**Exercise brief:** The output should consist solely of the line containing "order: Artiodactyla" and all lines after it through the final line of the entries below, reproduced exactly.

**Materials provided:**

========

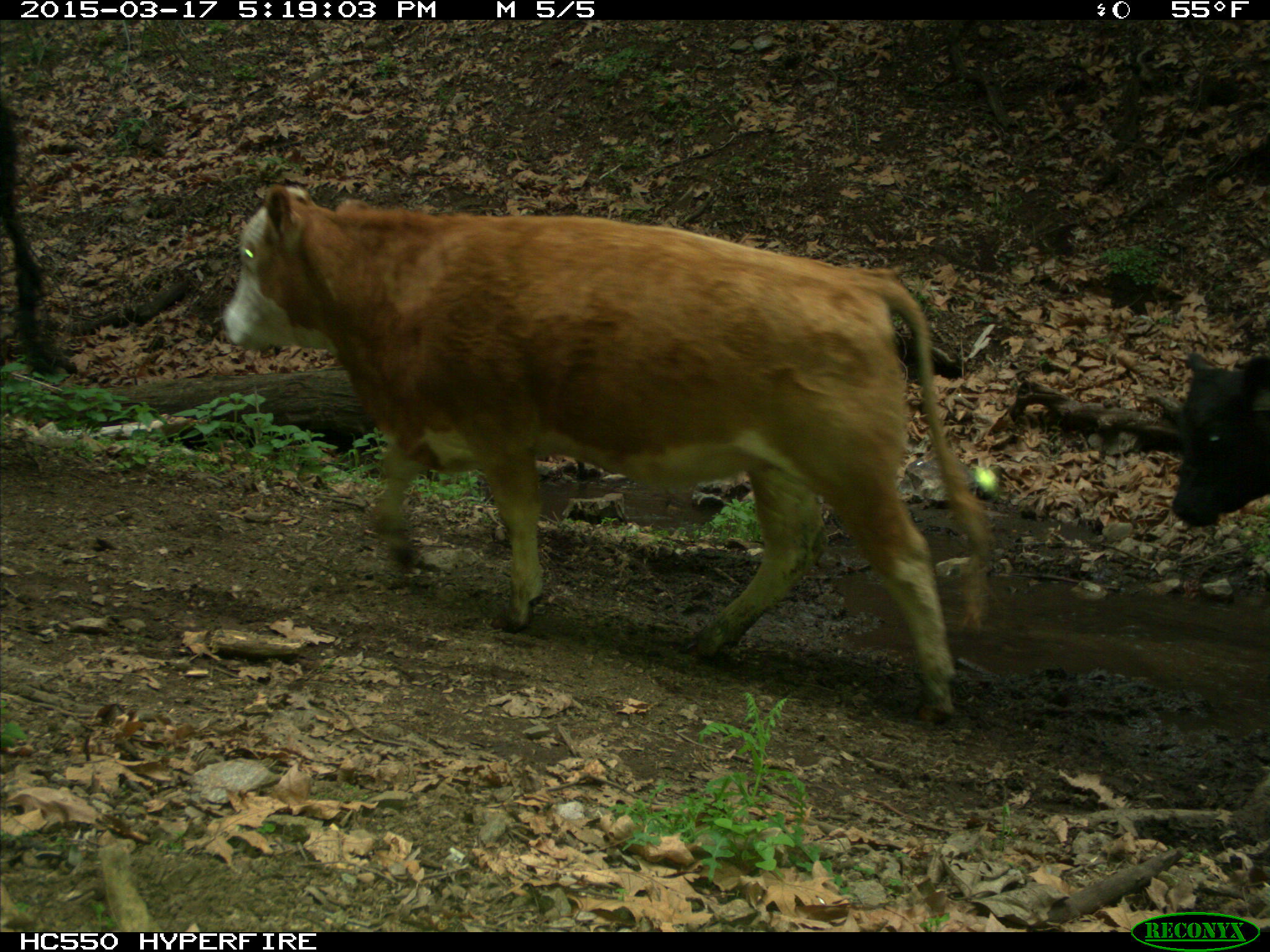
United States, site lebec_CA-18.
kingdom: Animalia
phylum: Chordata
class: Mammalia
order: Artiodactyla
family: Bovidae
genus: Bos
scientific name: Bos taurus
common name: domestic cow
Bos taurus (domestic cow).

========

**Solution for this exercise:**
order: Artiodactyla
family: Bovidae
genus: Bos
scientific name: Bos taurus
common name: domestic cow
Bos taurus (domestic cow).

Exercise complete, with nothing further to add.